2. Provide use case agnostic tabular data reconstruction in documents. Table reconstruction relies on table cells to identify table rows and table columns. A ‘table cell’ is the smallest unit of a table formed by combination of rows and columns. A table cell detection module is trained to identify different cells in a table, and these cells are then grouped together in rows and columns fashion by a clustering module.

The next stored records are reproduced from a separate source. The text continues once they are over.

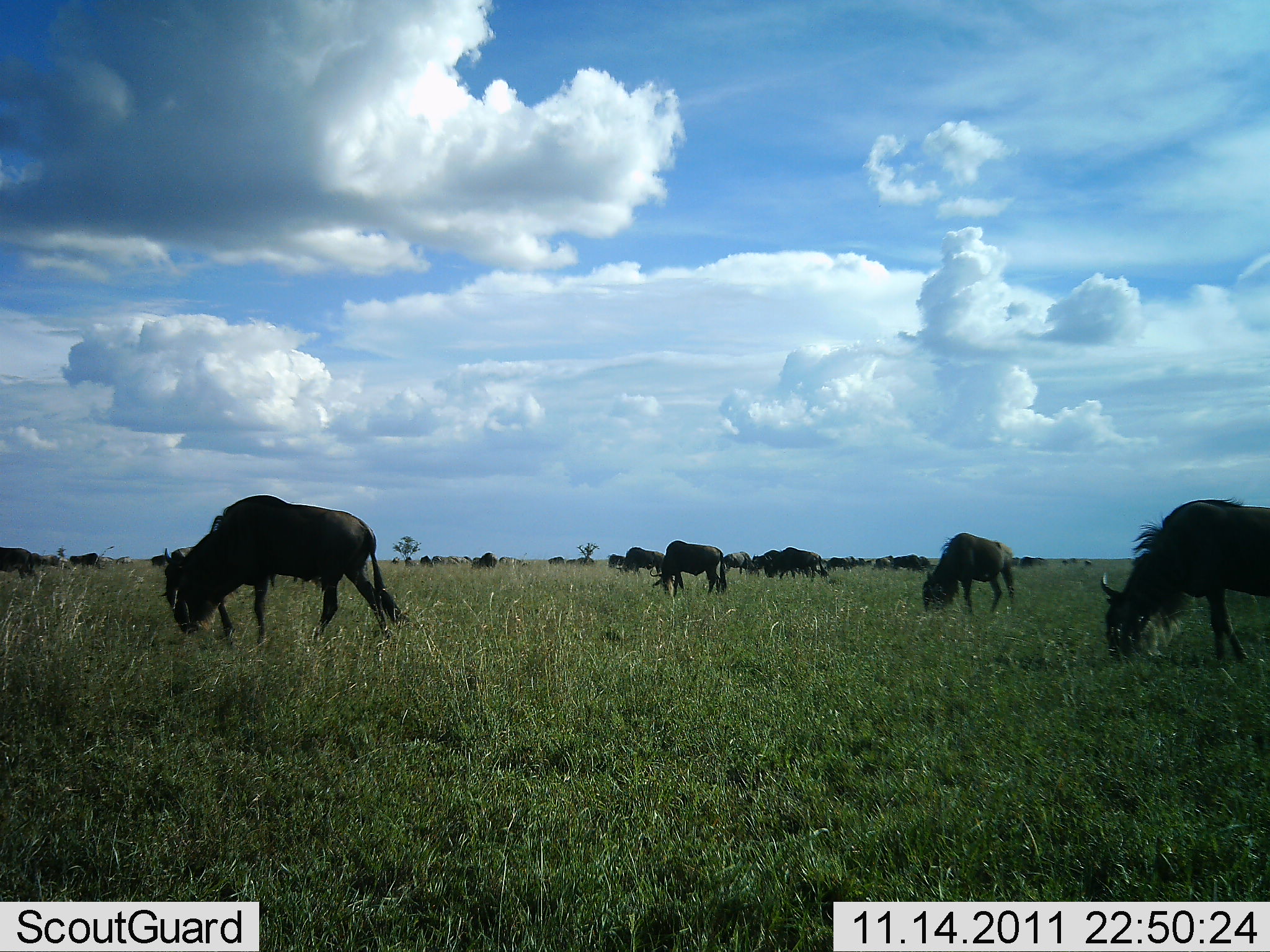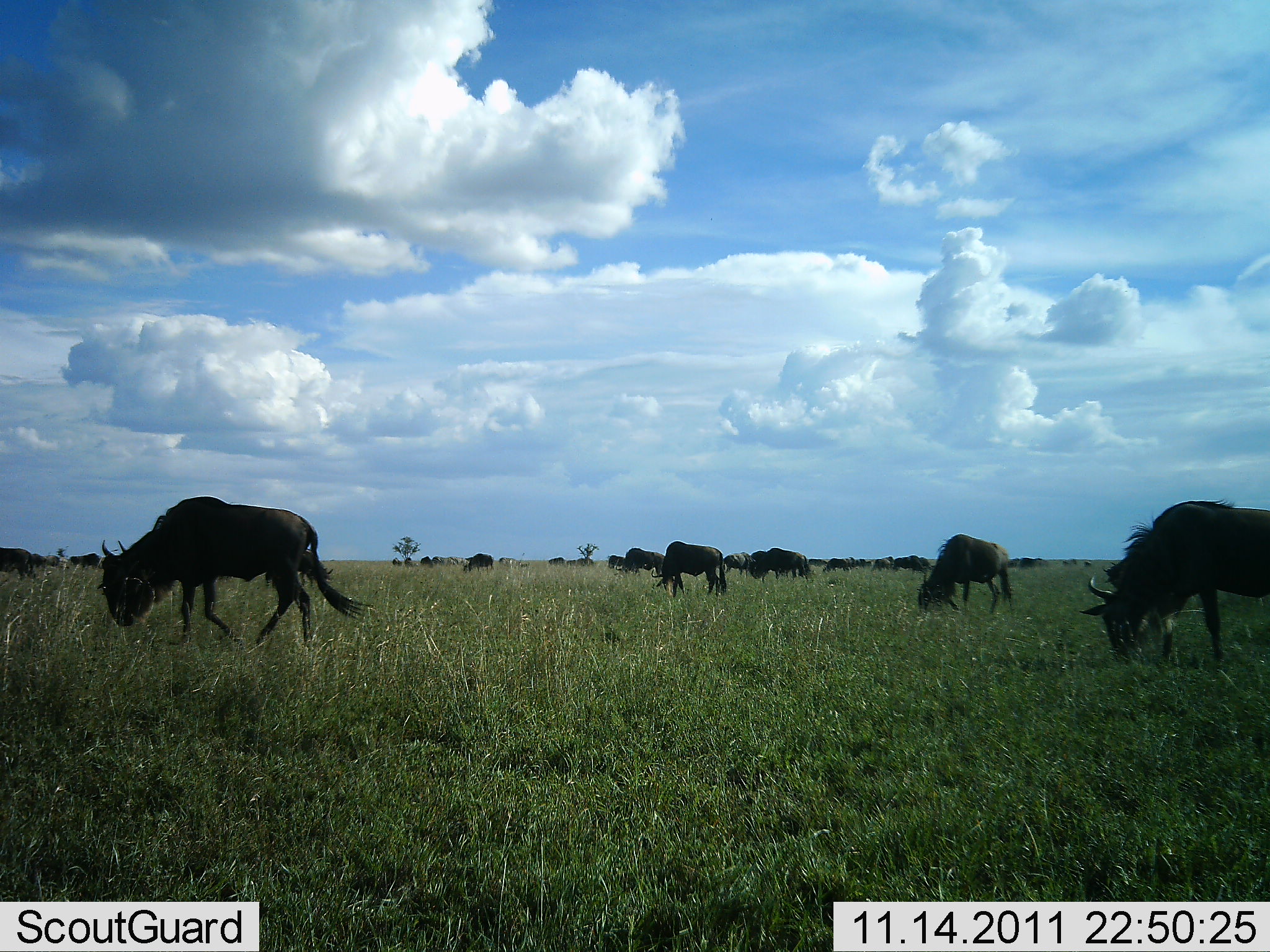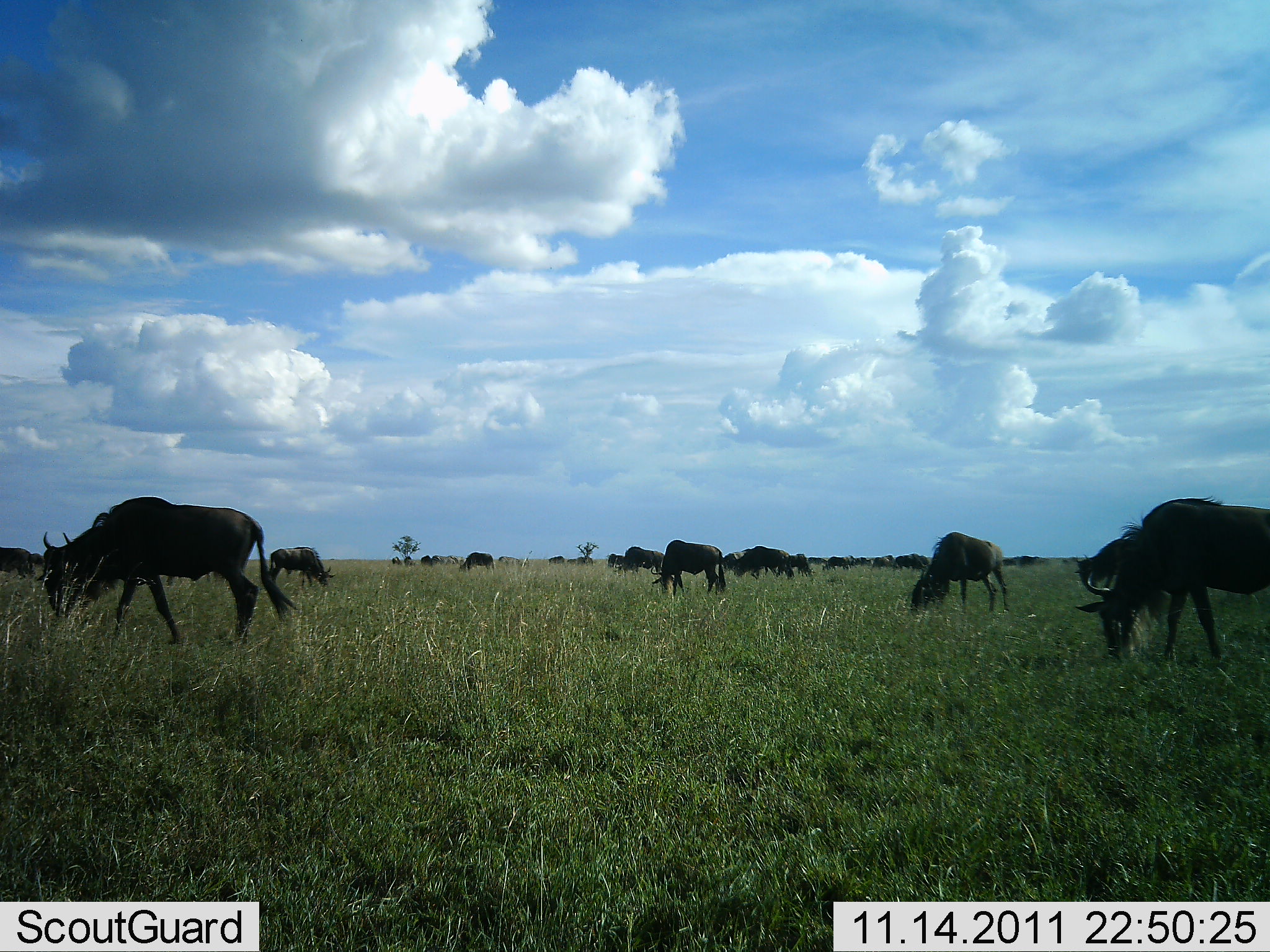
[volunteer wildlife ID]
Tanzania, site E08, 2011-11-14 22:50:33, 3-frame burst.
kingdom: Animalia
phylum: Chordata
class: Mammalia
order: Artiodactyla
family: Bovidae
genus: Connochaetes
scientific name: Connochaetes taurinus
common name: blue wildebeest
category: wildebeest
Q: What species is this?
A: Wildebeest (blue wildebeest) (Connochaetes taurinus).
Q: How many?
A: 11-50.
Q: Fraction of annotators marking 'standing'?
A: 27%.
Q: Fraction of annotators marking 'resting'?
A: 0%.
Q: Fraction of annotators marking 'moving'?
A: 33%.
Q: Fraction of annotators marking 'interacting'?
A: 0%.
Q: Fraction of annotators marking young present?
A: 0%.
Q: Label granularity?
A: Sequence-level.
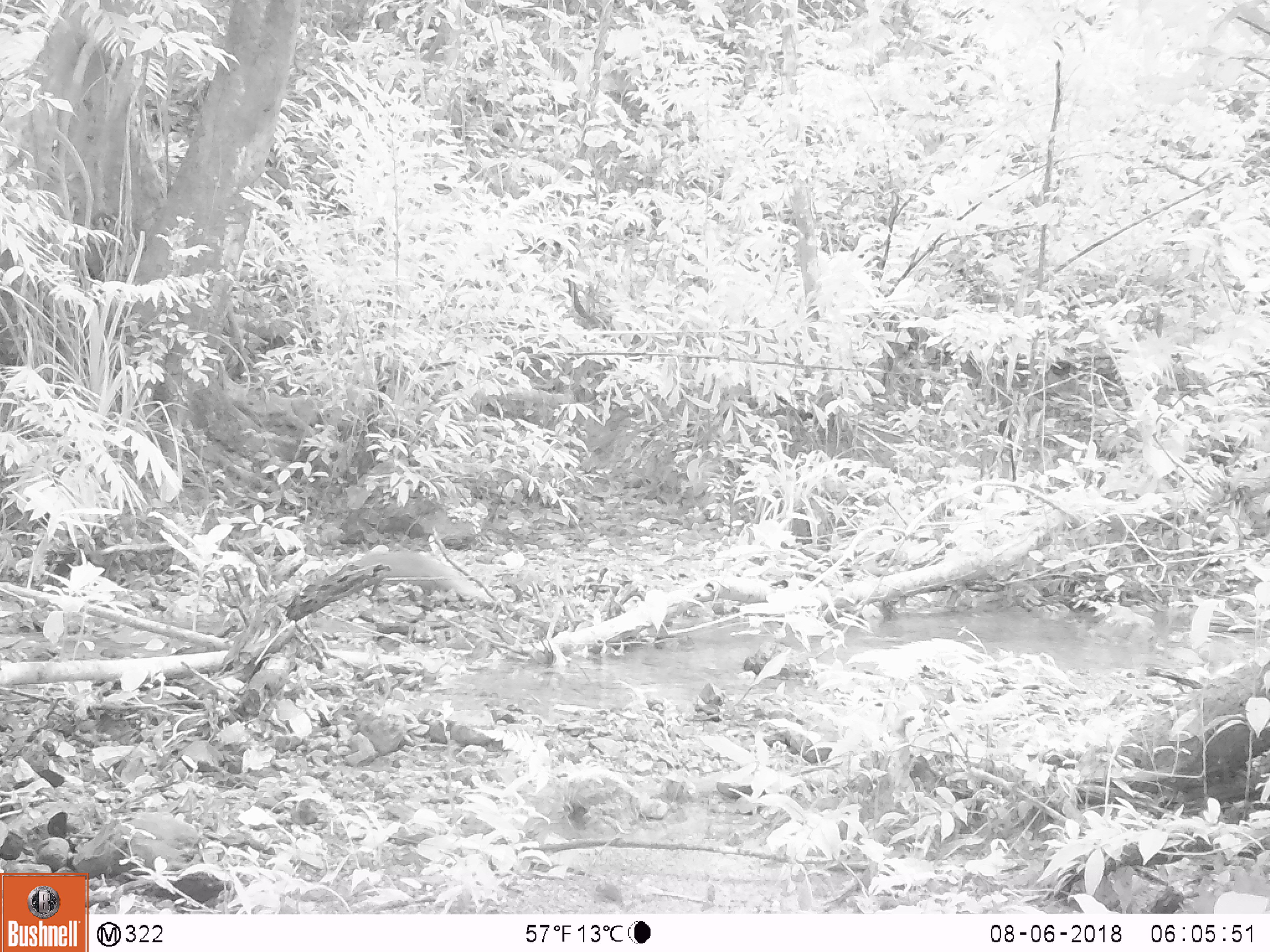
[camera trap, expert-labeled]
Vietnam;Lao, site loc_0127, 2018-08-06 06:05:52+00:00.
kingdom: Animalia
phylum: Chordata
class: Mammalia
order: Carnivora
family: Herpestidae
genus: Urva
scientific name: Urva urva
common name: crab-eating mongoose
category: crab eating mongoose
Crab eating mongoose (crab-eating mongoose) (Urva urva). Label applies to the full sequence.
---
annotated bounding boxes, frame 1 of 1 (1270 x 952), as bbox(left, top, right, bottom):
crab eating mongoose: bbox(351, 550, 492, 603)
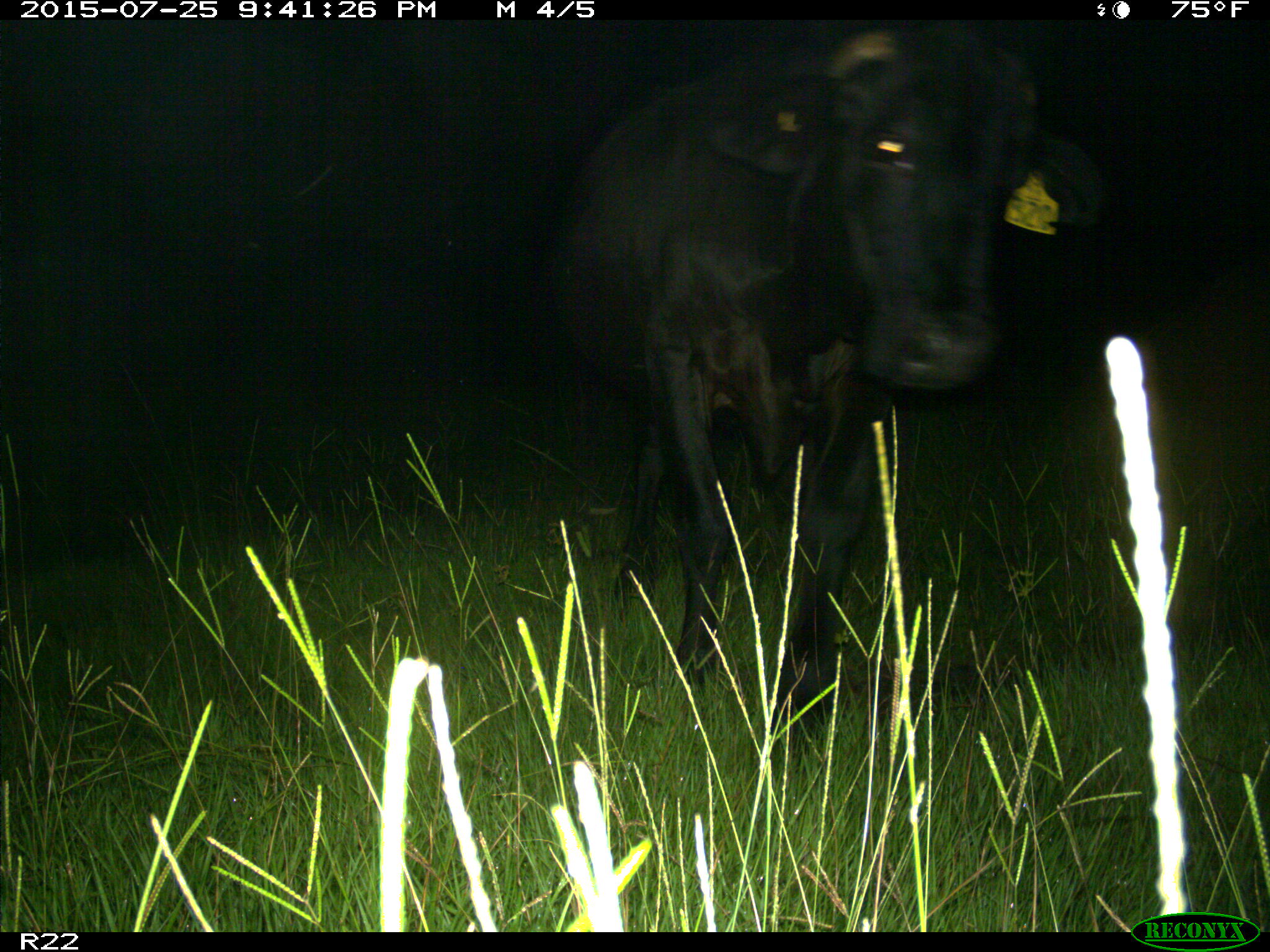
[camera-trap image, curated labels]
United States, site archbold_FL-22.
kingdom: Animalia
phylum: Chordata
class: Mammalia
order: Artiodactyla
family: Bovidae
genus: Bos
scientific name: Bos taurus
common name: domestic cow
Bos taurus (domestic cow).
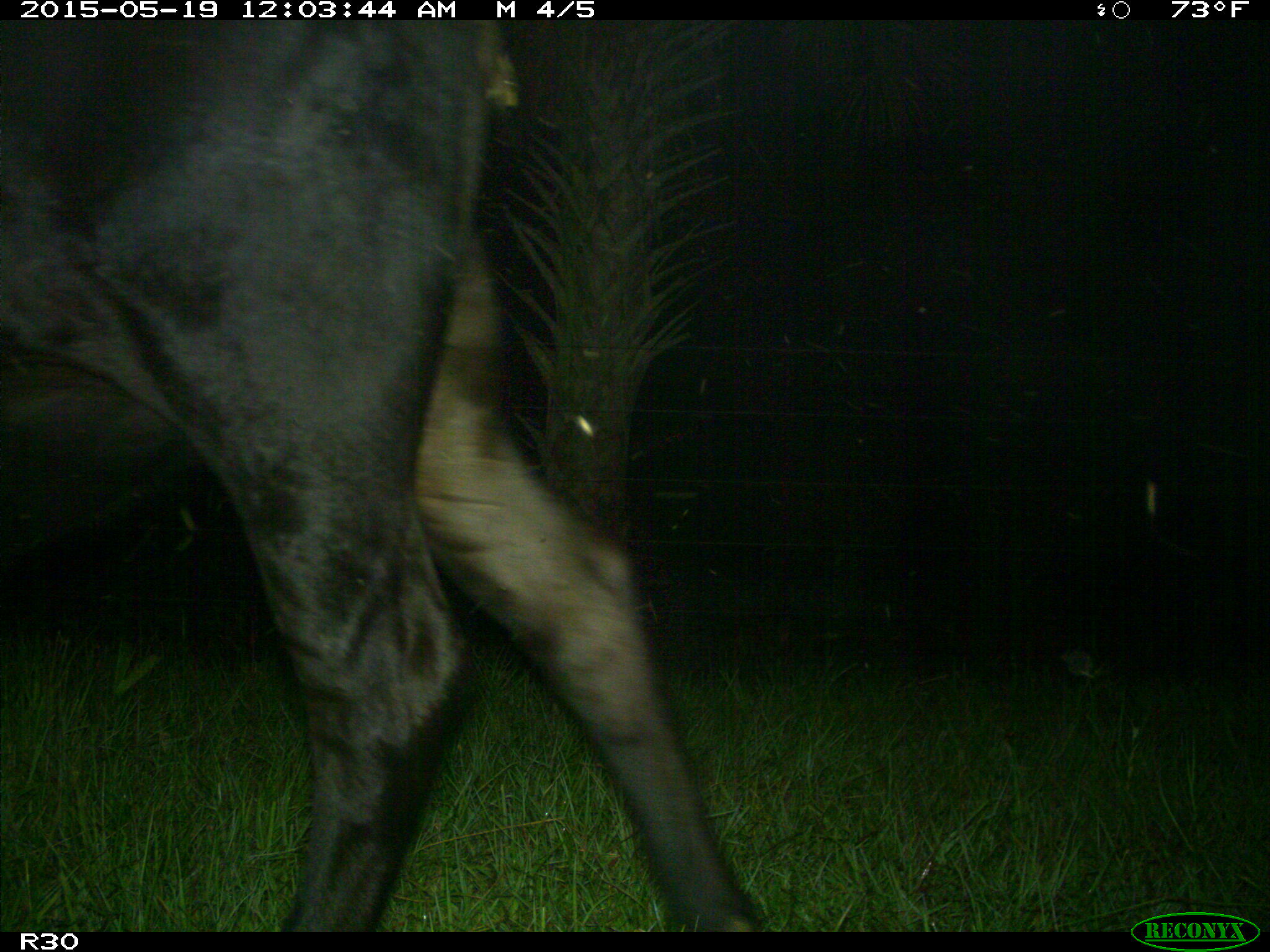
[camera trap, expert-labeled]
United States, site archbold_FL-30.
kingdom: Animalia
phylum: Chordata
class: Mammalia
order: Artiodactyla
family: Bovidae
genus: Bos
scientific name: Bos taurus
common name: domestic cow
Bos taurus (domestic cow).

Identifying different layouts elements in documents is not new, in most of prior technologies it uses non-deep-learning methods e.g., internal structure/s of a table was identified based on different heuristics that involved identifying the vertical and horizontal alignments, so that all OCR text can be placed in a proper row-column arrangement. Although these kinds of heuristics worked well for standard tables structures (with identified and well segregated rows and columns), most of the tables in business documents such as Invoices or Bank Statements fall in exceptional cases, where these prior technologies did not work.
The Result
It took our team a god year to conceive, develop, iterate and improve DEI, and the results are very encouraging:
- Incorporating this core-component as the base layer makes use-case specific and template agnostic attribute extraction from documents a very simple and faster task.
- Focusing on document elements allowed us to train new models for any document type with a much small training dataset.
- Availability of the reconciled table in digitized form from this core component, makes the table line-item extraction a very simple task. This is a huge competitive advantage for us as we can use it for multitude of use cases without needing any training data
- The approach, as it works in the image domain, is largely language agnostic. We have tested the Invoice and Bank Statements models for Malay, Latin and even Arabic documents and the models worked with very limited effect on accuracy.
What’s Next?
We expect this breakthrough technology to bring a paradigm change in the “Document to Data” space. This Core invention gives us the ability to deliver “Highest Day One Accuracy” at “Breakthrough speed”, which is unheard of previously. And we are continuously improving, look out for this space for truly global Universal Document Reader, where we will launch a platform that understands an industry specific domain and vernacular. This completely take away the need to use engineering team to develop new model requiring a data-science project for any use-case.